1. Increase Productivity

  • Increase the Operational Productivity through of the well known tools of Operational Excellence as Lean Manufacturing, Six Sigma, Theory of Constraints (TOC), Business Process Management, etc.
  • Increase the Resource Productivity across the full “Supply Circle”. According to Manufacturing Resource Productivity the manufacturers can generate new value, minimize costs, and increase operational stability by focusing and prioritizing on four broad areas: production, product design, value recovery, and supply-circle management.

In production, the manufacturers should implement programs to improve labor and capital productivity through Operational Excellence. By incorporating energy and materials parameters into product-design approaches, manufacturers could reduce the use of materials that are nonrenewable, hazardous, difficult to source, or expensive. Changes to product design could increase opportunities for recycling and reusing components and materials at the end of product’s life cycle.

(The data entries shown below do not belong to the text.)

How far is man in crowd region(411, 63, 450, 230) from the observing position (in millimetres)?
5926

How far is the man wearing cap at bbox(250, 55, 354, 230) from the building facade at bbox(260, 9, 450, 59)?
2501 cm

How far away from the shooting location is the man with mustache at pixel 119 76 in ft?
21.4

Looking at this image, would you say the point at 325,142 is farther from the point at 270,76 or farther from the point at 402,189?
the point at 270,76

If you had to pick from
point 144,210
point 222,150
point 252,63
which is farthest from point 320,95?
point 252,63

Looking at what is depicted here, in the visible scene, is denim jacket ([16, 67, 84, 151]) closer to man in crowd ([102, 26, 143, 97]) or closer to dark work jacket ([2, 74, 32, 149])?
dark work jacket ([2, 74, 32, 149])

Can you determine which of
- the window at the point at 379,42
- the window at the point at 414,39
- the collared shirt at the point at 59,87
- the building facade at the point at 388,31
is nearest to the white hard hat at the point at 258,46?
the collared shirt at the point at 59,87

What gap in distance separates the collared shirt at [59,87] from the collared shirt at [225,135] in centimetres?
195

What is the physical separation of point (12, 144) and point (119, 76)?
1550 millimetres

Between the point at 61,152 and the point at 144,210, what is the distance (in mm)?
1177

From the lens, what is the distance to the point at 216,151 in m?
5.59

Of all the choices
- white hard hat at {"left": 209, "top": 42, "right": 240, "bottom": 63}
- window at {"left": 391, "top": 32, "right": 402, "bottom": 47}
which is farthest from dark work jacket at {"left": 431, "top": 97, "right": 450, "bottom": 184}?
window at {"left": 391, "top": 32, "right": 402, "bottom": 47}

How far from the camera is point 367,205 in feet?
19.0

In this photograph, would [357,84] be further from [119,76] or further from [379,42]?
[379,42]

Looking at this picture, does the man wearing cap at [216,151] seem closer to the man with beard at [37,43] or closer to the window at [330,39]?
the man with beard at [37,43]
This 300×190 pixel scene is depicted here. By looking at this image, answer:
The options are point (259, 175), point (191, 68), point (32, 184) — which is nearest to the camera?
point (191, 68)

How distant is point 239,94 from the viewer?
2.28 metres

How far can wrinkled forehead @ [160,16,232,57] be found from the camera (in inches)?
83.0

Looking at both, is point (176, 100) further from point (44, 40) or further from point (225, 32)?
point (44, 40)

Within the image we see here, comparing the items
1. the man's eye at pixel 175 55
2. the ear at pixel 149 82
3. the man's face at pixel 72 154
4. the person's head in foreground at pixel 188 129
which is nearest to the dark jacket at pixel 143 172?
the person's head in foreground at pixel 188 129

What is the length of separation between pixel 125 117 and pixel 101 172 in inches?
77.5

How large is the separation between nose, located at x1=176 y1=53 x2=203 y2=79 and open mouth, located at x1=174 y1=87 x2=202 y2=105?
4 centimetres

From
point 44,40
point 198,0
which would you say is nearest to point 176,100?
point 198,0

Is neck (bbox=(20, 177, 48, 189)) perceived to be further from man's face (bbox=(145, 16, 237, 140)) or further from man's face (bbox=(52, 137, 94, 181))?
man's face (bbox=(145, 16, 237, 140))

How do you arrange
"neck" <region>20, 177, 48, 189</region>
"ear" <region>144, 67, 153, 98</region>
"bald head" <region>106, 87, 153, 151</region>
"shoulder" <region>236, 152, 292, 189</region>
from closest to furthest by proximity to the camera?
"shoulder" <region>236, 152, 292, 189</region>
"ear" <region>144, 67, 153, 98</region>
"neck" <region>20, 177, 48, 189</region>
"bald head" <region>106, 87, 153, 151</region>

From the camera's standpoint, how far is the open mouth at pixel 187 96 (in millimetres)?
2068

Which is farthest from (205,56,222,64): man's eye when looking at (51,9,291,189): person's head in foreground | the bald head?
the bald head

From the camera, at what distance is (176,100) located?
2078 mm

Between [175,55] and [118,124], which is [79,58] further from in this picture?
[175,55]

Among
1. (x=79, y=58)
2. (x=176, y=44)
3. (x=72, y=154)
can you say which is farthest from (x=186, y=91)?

For value recovery, companies can satisfy their resource needs by recycling and reusing materials historically discarded as waste. Those involved in waste management and the use of great technological advances to pave the way by developing services that allow manufacturers to capture value from materials left over after production or after a product has reached the end of its life cycle.

In supply-circle management the companies could transform their supply chains into supply circles, emphasizes that materials can be looped back into the production process after they have fulfilled their utility over the life of a product.

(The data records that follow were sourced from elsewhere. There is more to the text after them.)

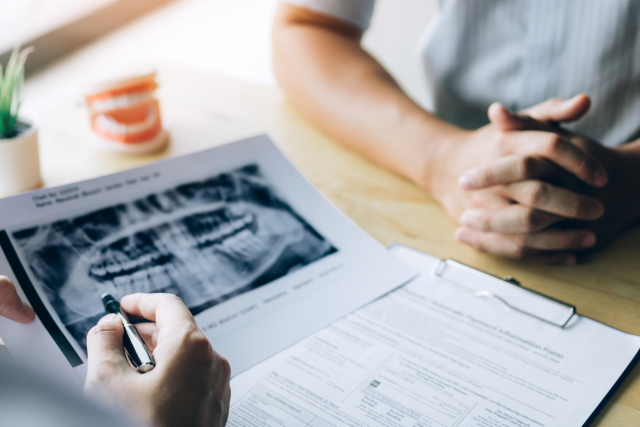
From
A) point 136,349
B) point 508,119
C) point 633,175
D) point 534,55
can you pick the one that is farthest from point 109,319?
point 534,55

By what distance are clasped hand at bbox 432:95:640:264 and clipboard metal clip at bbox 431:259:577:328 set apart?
0.05 meters

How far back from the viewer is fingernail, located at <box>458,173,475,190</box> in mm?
602

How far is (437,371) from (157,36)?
2.42 meters

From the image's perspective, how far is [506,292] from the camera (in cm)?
54

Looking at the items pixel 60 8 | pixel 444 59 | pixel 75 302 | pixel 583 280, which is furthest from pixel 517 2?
pixel 60 8

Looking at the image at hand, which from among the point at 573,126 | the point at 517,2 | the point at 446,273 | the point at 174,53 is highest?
the point at 517,2

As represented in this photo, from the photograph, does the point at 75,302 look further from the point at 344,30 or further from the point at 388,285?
the point at 344,30

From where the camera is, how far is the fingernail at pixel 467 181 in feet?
1.98

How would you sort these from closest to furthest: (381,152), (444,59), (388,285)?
1. (388,285)
2. (381,152)
3. (444,59)

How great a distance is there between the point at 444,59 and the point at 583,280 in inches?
20.8

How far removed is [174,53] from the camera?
2354 mm

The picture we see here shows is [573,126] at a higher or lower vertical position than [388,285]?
higher

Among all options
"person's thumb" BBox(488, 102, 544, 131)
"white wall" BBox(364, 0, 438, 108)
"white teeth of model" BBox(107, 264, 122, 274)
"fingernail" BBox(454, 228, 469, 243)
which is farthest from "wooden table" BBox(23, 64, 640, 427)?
"white wall" BBox(364, 0, 438, 108)

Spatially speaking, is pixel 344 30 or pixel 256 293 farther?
pixel 344 30
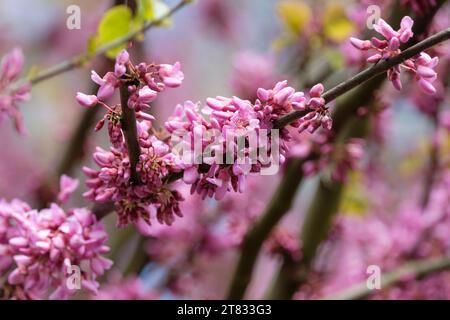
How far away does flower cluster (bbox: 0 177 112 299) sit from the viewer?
5.60ft

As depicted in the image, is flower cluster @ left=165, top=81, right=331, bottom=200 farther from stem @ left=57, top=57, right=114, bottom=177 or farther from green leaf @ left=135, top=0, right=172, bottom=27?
stem @ left=57, top=57, right=114, bottom=177

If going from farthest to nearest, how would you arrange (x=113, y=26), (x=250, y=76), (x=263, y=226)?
1. (x=250, y=76)
2. (x=263, y=226)
3. (x=113, y=26)

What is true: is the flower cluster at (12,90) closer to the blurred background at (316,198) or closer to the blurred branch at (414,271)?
the blurred background at (316,198)

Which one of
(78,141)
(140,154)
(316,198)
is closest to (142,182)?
(140,154)

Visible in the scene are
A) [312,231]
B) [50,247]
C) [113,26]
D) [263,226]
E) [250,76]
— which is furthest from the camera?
[250,76]

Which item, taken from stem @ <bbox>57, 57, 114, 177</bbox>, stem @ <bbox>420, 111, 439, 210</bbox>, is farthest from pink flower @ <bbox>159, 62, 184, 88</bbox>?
stem @ <bbox>420, 111, 439, 210</bbox>

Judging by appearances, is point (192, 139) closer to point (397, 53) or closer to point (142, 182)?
point (142, 182)

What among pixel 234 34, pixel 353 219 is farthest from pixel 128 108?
pixel 234 34

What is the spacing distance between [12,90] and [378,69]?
1047 mm

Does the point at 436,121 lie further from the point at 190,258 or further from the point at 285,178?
the point at 190,258

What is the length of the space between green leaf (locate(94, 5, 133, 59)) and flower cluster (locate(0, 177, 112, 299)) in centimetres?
48

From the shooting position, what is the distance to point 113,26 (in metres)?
1.89
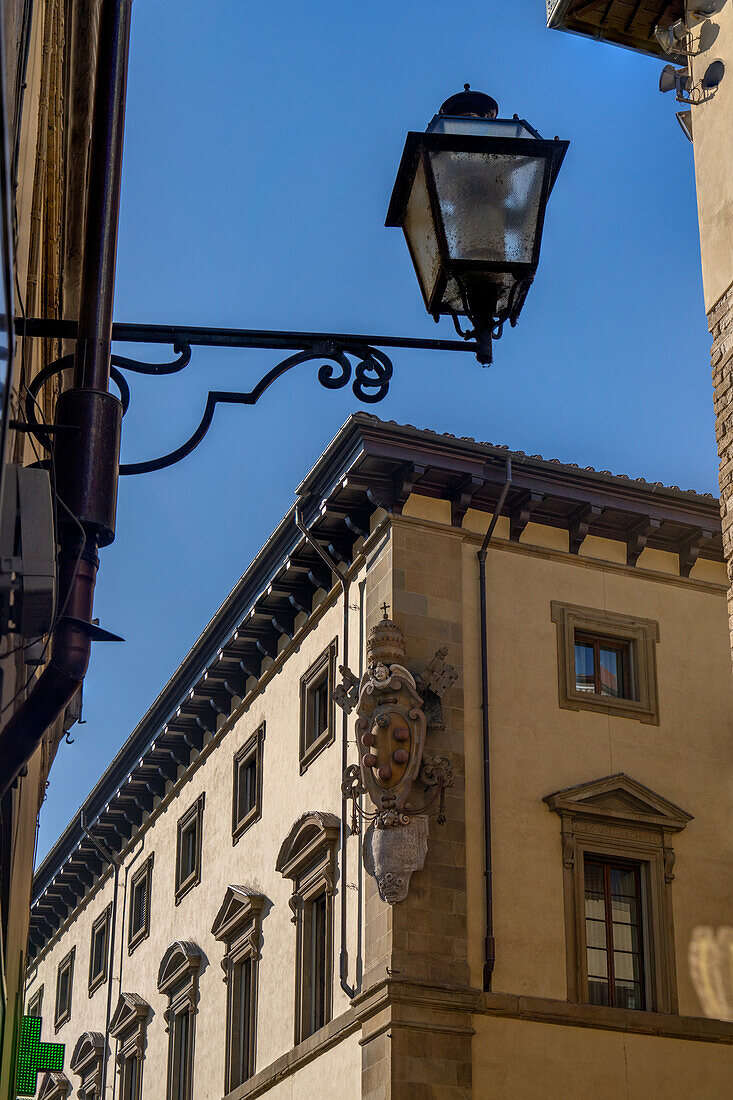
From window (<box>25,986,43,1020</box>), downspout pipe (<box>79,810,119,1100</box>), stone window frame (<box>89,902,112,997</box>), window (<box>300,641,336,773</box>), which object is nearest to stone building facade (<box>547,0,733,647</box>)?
window (<box>300,641,336,773</box>)

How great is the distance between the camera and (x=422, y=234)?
532 cm

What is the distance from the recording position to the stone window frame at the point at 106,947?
3288 cm

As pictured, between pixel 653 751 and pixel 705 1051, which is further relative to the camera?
pixel 653 751

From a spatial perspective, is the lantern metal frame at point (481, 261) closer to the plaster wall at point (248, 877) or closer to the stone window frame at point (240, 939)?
the plaster wall at point (248, 877)

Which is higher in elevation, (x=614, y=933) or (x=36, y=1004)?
(x=36, y=1004)

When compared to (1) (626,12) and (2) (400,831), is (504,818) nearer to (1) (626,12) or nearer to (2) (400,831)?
(2) (400,831)

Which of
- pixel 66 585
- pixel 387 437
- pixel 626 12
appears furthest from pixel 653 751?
pixel 66 585

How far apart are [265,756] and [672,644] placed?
6798 mm

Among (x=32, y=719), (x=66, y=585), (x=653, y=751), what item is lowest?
(x=32, y=719)

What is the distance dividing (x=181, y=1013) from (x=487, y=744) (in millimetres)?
9883

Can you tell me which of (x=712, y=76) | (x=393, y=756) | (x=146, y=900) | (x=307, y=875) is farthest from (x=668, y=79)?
(x=146, y=900)

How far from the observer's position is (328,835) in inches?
819

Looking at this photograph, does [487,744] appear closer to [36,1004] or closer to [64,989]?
[64,989]

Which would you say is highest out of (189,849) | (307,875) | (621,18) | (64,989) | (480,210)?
(621,18)
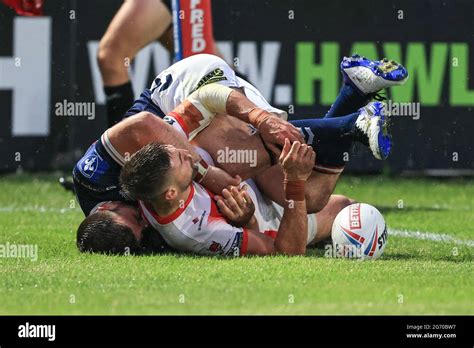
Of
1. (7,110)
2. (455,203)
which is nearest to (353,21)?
(455,203)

With Innofacturing, the companies will have to dedicate much effort to optimizing resources and at the same time rethinking their business models to capture the value residing in resource ownership.

2. Implement a Continuous Improvement Culture

Kaizen or Continuous Improvement is a Japanese term well known and applied by many companies. This is part of Operational Excellence, whose main aim is focused in reduce operating costs, improve processes and working within a permanent culture of improvement. Kaizen is part of two Strategic Diamonds of Firms, this is understood with The Shingo Prize, a standard model for “create excellence in organizations through the application of universally accepted principles of operational excellence, alignment of management systems and the wise application of improvement techniques”.

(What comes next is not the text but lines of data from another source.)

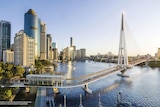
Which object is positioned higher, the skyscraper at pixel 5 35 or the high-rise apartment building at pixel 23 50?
the skyscraper at pixel 5 35

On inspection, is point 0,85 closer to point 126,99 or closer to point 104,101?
point 104,101

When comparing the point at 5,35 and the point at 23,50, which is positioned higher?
the point at 5,35

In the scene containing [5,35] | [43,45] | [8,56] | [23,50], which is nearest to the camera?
[23,50]

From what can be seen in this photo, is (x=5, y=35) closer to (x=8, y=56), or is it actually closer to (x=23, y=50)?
(x=8, y=56)

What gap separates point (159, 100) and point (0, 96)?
86.9 feet

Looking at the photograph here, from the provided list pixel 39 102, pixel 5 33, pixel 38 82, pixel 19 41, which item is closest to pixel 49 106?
pixel 39 102

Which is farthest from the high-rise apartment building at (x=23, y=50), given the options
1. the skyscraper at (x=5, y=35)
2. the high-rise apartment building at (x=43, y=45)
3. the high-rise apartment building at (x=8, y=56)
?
the high-rise apartment building at (x=43, y=45)

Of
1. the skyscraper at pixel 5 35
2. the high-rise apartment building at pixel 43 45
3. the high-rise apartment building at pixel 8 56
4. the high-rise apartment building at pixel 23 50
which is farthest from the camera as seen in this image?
the high-rise apartment building at pixel 43 45

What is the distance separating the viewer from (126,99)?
91.9ft

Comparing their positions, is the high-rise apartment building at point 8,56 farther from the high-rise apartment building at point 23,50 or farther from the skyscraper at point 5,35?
the skyscraper at point 5,35

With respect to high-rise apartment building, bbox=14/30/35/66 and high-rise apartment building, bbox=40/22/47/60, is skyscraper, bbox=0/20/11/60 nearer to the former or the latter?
high-rise apartment building, bbox=40/22/47/60

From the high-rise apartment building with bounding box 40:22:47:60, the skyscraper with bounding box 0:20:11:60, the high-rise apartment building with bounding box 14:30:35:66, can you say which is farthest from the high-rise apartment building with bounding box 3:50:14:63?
the high-rise apartment building with bounding box 40:22:47:60

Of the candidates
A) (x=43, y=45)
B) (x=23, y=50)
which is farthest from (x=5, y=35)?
(x=23, y=50)

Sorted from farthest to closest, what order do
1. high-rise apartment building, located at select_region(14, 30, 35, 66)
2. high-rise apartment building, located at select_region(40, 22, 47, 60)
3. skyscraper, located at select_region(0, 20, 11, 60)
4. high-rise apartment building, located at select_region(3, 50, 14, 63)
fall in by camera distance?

3. Create an Innovation Culture: Innovation as a core competence of business, organization and culture

How the manufacturers turn “ordinary” employees into extraordinary innovators? How a manager or executive drive innovation to the core? A company should build and sustain an innovation infrastructure, a deep, corporate-wide capability for innovation, where the employees could quickly find the cash and the management support that they need to turn their ideas into market success stories. The manufacturers should seek monetizing the imagination of your employees, customer, and business partners everyday, everywhere.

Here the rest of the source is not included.